Passage:
==*==
Communicating with our beloved furry companions can sometimes be challenging. How can we educate a species that doesn't comprehend our language?

One way to bridge this communication gap is through patience, consistency, and positive reinforcement. By using clear, simple commands coupled with gestures or cues, we can help our pets understand what we are trying to convey. Additionally, observing their body language and reactions can provide valuable insights into their thoughts and feelings. Building a strong bond based on trust and understanding is key to effective communication with our four-legged friends. Remember, it's not just about teaching them our language, but also about learning to understand and respect their unique ways of communicating with us. Learn to communicate with your dog like a pro with the following tips.



  • Encourage new behaviors through free-shaping and rewarding, fostering a natural inclination towards the desired actions.


  • Prioritize free-shaping or luring with hand signals over verbal commands until your dog consistently performs the behavior or responds to gestures without food present.


  • Keep commands brief, as canines respond best to one-syllable words, avoiding lengthy conversations when giving instructions.


  • Canines listen to tone more than the command. There is a command tone, Praise tone, and correction tone. Don’t say your commands in a praise tone as they will think they are being praised therefore they will ignore the actual command.
==*==
Material:

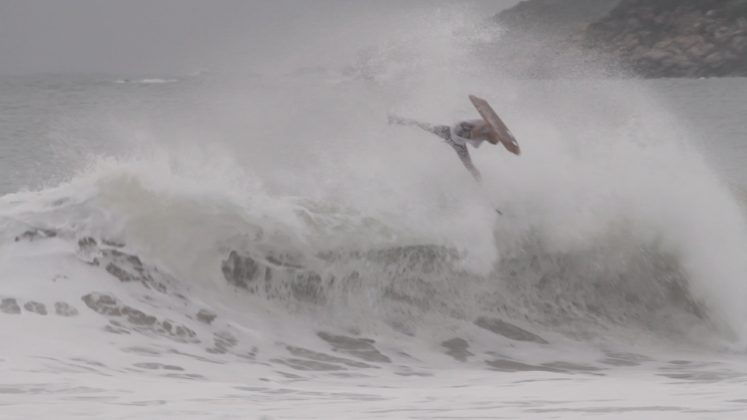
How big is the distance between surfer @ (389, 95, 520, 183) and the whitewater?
2.69 feet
==*==
Problem set:
A. In the passage about communicating with dogs, what kind of words do canines respond best to?
B. Resume the passage about communicating with dogs after its final tip.
The material has no connection to the passage about communicating with dogs.

Set of answers:
A. Canines respond best to one-syllable words.

B.
  • Avoid using a correction tone for commands, as it might discourage your dog from following instructions.


  • Do not ask questions, “Can you sit?” Their answer will most likely be no.

  • Capture your dog's attention before issuing commands, as lack of engagement may result in non-compliance.


  • Utilize various methods such as verbal cues, hand signals, body language, and leash or e-collar pressure to communicate effectively with your dog, adapting to their state of mind for better understanding.


  • Maintain an upright and confident body posture to assert leadership over playfulness, ensuring your dog sees you as a leader rather than a playmate to enhance compliance with commands.


  • Avoid giving commands in a frustrated tone during training, as it can be a challenging process. If your dog is having difficulty and you feel yourself losing patience, give them a short break in their crate or designated place before trying again promptly. Reflect on how you can adjust your expectations and simplify the task to make it more manageable for them.


  • Deep breathing can help maintain a sense of calm for both you and your dog, especially when things aren't going smoothly and frustration sets in. Deep breaths slow down various bodily functions like heart rate and brain activity. Practicing deep breathing can signal to your dog that you are composed, leading to a calmer response from them.


  • Deep breathing offers multiple benefits such as reducing blood pressure and heart rate, decreasing stress hormone levels in the body, boosting the immune system, enhancing physical energy, and promoting a sense of tranquility. So if your stressed, fake it till ya make it with deep breathing.


  • Only give your commands once! Repetition like "Sit, sit, sit, sit, sit" to a dog sounds different from a single "sit". Repeating a command multiple times with minimal responses teaches your dog to ignore you. If you need to repeat a command, ensure you are in the right position, using hand signals, and sounding assertive before issuing it again.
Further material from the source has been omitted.